# Exercise requirements
Reproduce the data below word for word, leaving out the pictures.

# Entries provided
--- start ---

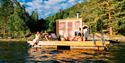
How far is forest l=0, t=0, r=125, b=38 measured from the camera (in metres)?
71.8

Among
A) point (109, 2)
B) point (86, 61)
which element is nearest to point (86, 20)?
point (109, 2)

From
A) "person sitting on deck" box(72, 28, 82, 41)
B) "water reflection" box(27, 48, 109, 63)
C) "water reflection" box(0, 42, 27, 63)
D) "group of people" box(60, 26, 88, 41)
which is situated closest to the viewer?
"water reflection" box(27, 48, 109, 63)

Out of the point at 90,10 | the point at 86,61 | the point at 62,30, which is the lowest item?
the point at 86,61

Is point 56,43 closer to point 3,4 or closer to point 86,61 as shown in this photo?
point 86,61

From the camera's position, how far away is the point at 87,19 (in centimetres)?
8000

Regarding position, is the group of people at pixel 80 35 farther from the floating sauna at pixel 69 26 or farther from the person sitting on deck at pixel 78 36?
the floating sauna at pixel 69 26

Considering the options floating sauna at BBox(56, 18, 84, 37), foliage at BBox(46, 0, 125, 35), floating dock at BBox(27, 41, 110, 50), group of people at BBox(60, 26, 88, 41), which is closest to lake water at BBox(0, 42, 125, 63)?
floating dock at BBox(27, 41, 110, 50)

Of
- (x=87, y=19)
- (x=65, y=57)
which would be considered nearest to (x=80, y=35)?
(x=65, y=57)

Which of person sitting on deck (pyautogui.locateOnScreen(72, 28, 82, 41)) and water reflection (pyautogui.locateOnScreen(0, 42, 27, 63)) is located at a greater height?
person sitting on deck (pyautogui.locateOnScreen(72, 28, 82, 41))

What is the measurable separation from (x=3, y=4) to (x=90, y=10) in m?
37.8

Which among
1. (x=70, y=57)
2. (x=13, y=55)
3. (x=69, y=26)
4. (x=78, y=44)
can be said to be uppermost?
(x=69, y=26)

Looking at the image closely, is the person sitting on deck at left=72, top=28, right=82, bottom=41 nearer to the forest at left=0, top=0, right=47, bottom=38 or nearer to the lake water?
the lake water

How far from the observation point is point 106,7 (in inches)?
2894

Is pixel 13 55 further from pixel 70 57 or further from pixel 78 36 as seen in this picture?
pixel 78 36
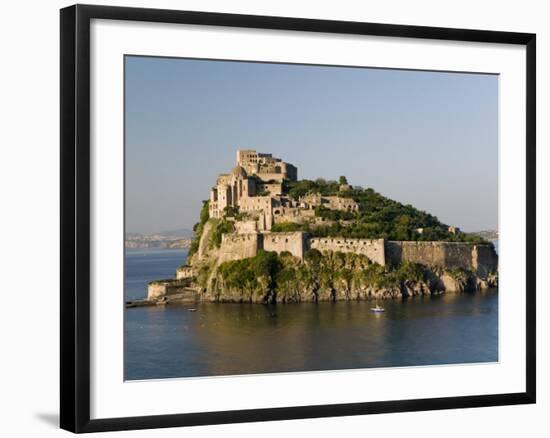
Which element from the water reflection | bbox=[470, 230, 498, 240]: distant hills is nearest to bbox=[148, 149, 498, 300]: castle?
bbox=[470, 230, 498, 240]: distant hills

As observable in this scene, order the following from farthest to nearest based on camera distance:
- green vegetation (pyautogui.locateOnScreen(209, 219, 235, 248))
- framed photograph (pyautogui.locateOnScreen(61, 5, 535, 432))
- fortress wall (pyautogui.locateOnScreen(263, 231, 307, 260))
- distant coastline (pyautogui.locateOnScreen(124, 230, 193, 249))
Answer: fortress wall (pyautogui.locateOnScreen(263, 231, 307, 260)) → green vegetation (pyautogui.locateOnScreen(209, 219, 235, 248)) → distant coastline (pyautogui.locateOnScreen(124, 230, 193, 249)) → framed photograph (pyautogui.locateOnScreen(61, 5, 535, 432))

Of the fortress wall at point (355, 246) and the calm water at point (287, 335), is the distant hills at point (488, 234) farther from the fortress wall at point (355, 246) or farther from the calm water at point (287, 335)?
the fortress wall at point (355, 246)

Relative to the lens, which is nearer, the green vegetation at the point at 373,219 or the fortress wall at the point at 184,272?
the fortress wall at the point at 184,272

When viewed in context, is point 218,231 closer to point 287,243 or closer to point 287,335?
point 287,243

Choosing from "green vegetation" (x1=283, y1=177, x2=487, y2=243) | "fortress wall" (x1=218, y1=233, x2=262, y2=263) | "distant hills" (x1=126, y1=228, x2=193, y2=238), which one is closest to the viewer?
"distant hills" (x1=126, y1=228, x2=193, y2=238)

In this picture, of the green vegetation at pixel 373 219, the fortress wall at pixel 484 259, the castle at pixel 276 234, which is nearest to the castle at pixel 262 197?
the castle at pixel 276 234

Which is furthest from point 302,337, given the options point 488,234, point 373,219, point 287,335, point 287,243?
point 373,219

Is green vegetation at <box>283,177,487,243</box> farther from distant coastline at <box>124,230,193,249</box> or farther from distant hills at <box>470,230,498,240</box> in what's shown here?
distant coastline at <box>124,230,193,249</box>
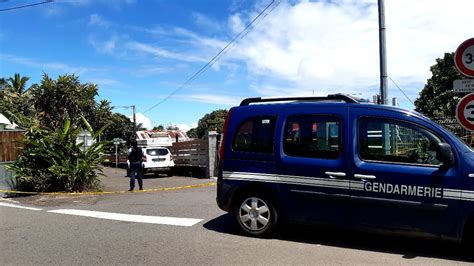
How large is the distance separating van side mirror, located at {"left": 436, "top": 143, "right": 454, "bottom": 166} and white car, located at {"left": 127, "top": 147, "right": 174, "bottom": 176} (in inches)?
686

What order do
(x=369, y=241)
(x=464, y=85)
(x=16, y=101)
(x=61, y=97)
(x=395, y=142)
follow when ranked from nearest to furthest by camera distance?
(x=395, y=142) → (x=369, y=241) → (x=464, y=85) → (x=61, y=97) → (x=16, y=101)

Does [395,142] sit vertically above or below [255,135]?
below

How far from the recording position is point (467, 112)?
269 inches

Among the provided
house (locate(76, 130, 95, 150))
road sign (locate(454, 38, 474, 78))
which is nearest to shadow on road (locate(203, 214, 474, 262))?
road sign (locate(454, 38, 474, 78))

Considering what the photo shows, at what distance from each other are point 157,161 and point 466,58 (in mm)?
16735

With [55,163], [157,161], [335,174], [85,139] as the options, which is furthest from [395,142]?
[157,161]

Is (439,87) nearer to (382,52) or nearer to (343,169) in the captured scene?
(382,52)

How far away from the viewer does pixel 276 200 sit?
6.25 metres

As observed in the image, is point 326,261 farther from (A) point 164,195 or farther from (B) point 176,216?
(A) point 164,195

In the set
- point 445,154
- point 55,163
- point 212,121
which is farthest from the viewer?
point 212,121

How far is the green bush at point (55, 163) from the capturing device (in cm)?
1306

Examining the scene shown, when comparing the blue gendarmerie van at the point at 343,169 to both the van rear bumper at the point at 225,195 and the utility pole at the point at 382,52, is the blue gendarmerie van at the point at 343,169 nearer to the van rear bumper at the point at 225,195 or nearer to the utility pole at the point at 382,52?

--- end ---

# Full answer
How far is forest l=0, t=0, r=125, b=38 measured from the camera (in metres)?
71.8

Among
A) point (109, 2)
B) point (86, 61)
which element is nearest to point (86, 20)?
point (109, 2)

From
A) "person sitting on deck" box(72, 28, 82, 41)
B) "water reflection" box(27, 48, 109, 63)
C) "water reflection" box(0, 42, 27, 63)
D) "group of people" box(60, 26, 88, 41)
which is situated closest to the viewer?
"water reflection" box(27, 48, 109, 63)

Out of the point at 90,10 | the point at 86,61 | the point at 62,30, which is the lowest item?
the point at 86,61

Is point 56,43 closer to point 3,4 or closer to point 86,61 as shown in this photo?
point 86,61

From the camera's position, how far away is the point at 87,19 (in centimetres)?
8000

Regarding position, is the group of people at pixel 80 35 farther from the floating sauna at pixel 69 26 or farther from the person sitting on deck at pixel 78 36?
the floating sauna at pixel 69 26

Considering the options floating sauna at BBox(56, 18, 84, 37), foliage at BBox(46, 0, 125, 35), floating dock at BBox(27, 41, 110, 50), group of people at BBox(60, 26, 88, 41), which is closest to lake water at BBox(0, 42, 125, 63)?
floating dock at BBox(27, 41, 110, 50)

Of
- (x=87, y=19)
- (x=65, y=57)
which would be considered nearest to (x=80, y=35)?
(x=65, y=57)

Which of person sitting on deck (pyautogui.locateOnScreen(72, 28, 82, 41)) and water reflection (pyautogui.locateOnScreen(0, 42, 27, 63)) is located at a greater height?
person sitting on deck (pyautogui.locateOnScreen(72, 28, 82, 41))

What is the measurable separation from (x=3, y=4) to (x=90, y=10) in m?
37.8

Which among
1. (x=70, y=57)
2. (x=13, y=55)
3. (x=69, y=26)
4. (x=78, y=44)
can be said to be uppermost?
(x=69, y=26)

Looking at the image closely, is the person sitting on deck at left=72, top=28, right=82, bottom=41 nearer to the forest at left=0, top=0, right=47, bottom=38 or nearer to the lake water?
the lake water

How far from the observation point is point 106,7 (in inches)?
2894

Is pixel 13 55 further from pixel 70 57 or further from pixel 78 36 as seen in this picture?
pixel 78 36
Which element from the water reflection | bbox=[470, 230, 498, 240]: distant hills is nearest to bbox=[148, 149, 498, 300]: castle?
bbox=[470, 230, 498, 240]: distant hills

As observable in this scene, order the following from farthest to nearest based on camera distance:
- green vegetation (pyautogui.locateOnScreen(209, 219, 235, 248))
- framed photograph (pyautogui.locateOnScreen(61, 5, 535, 432))
- fortress wall (pyautogui.locateOnScreen(263, 231, 307, 260))
- distant coastline (pyautogui.locateOnScreen(124, 230, 193, 249))
Answer: fortress wall (pyautogui.locateOnScreen(263, 231, 307, 260)) → green vegetation (pyautogui.locateOnScreen(209, 219, 235, 248)) → distant coastline (pyautogui.locateOnScreen(124, 230, 193, 249)) → framed photograph (pyautogui.locateOnScreen(61, 5, 535, 432))

Of the fortress wall at point (355, 246) and the calm water at point (287, 335), is the distant hills at point (488, 234) farther from the fortress wall at point (355, 246) or farther from the calm water at point (287, 335)?
the fortress wall at point (355, 246)

Relative to the lens, which is nearer, the green vegetation at the point at 373,219 or the fortress wall at the point at 184,272?
the fortress wall at the point at 184,272

When viewed in context, is point 218,231 closer to point 287,243 or closer to point 287,335?
point 287,243

Choosing from "green vegetation" (x1=283, y1=177, x2=487, y2=243) | "fortress wall" (x1=218, y1=233, x2=262, y2=263) | "distant hills" (x1=126, y1=228, x2=193, y2=238), which one is closest to the viewer?
"distant hills" (x1=126, y1=228, x2=193, y2=238)

In this picture, of the green vegetation at pixel 373 219, the fortress wall at pixel 484 259, the castle at pixel 276 234, which is nearest to the castle at pixel 262 197?
the castle at pixel 276 234

Which is furthest from point 302,337, given the options point 488,234, point 373,219, point 287,335, point 287,243?
point 373,219

Is green vegetation at <box>283,177,487,243</box> farther from distant coastline at <box>124,230,193,249</box> or farther from distant hills at <box>470,230,498,240</box> in what's shown here?
distant coastline at <box>124,230,193,249</box>
How large is the distance separating van side mirror, located at {"left": 436, "top": 143, "right": 454, "bottom": 166} and white car, located at {"left": 127, "top": 147, "right": 174, "bottom": 176} (in inches)?
686

What order do
(x=369, y=241)
(x=464, y=85)
(x=16, y=101)
(x=61, y=97)
(x=395, y=142)
follow when ranked from nearest to furthest by camera distance?
(x=395, y=142) → (x=369, y=241) → (x=464, y=85) → (x=61, y=97) → (x=16, y=101)

Does [395,142] sit vertically above or below [255,135]?
below

How far from the recording position is point (467, 112)?
269 inches

Among the provided
house (locate(76, 130, 95, 150))
road sign (locate(454, 38, 474, 78))
which is nearest to shadow on road (locate(203, 214, 474, 262))?
road sign (locate(454, 38, 474, 78))

Considering what the photo shows, at what distance from each other are point 157,161 and point 466,58 (in mm)?
16735

With [55,163], [157,161], [335,174], [85,139] as the options, which is furthest from [395,142]?
[157,161]

Is (439,87) nearer to (382,52) or nearer to (343,169) in the captured scene?
(382,52)

How far away from the viewer does pixel 276 200 sit?
6.25 metres

As observed in the image, is point 326,261 farther from (A) point 164,195 or farther from (B) point 176,216?
(A) point 164,195

In the set
- point 445,154
- point 55,163
- point 212,121
which is farthest from the viewer?
point 212,121

How far is the green bush at point (55, 163) from the capturing device (in cm)?
1306

Examining the scene shown, when comparing the blue gendarmerie van at the point at 343,169 to both the van rear bumper at the point at 225,195 and the utility pole at the point at 382,52, is the blue gendarmerie van at the point at 343,169 nearer to the van rear bumper at the point at 225,195 or nearer to the utility pole at the point at 382,52?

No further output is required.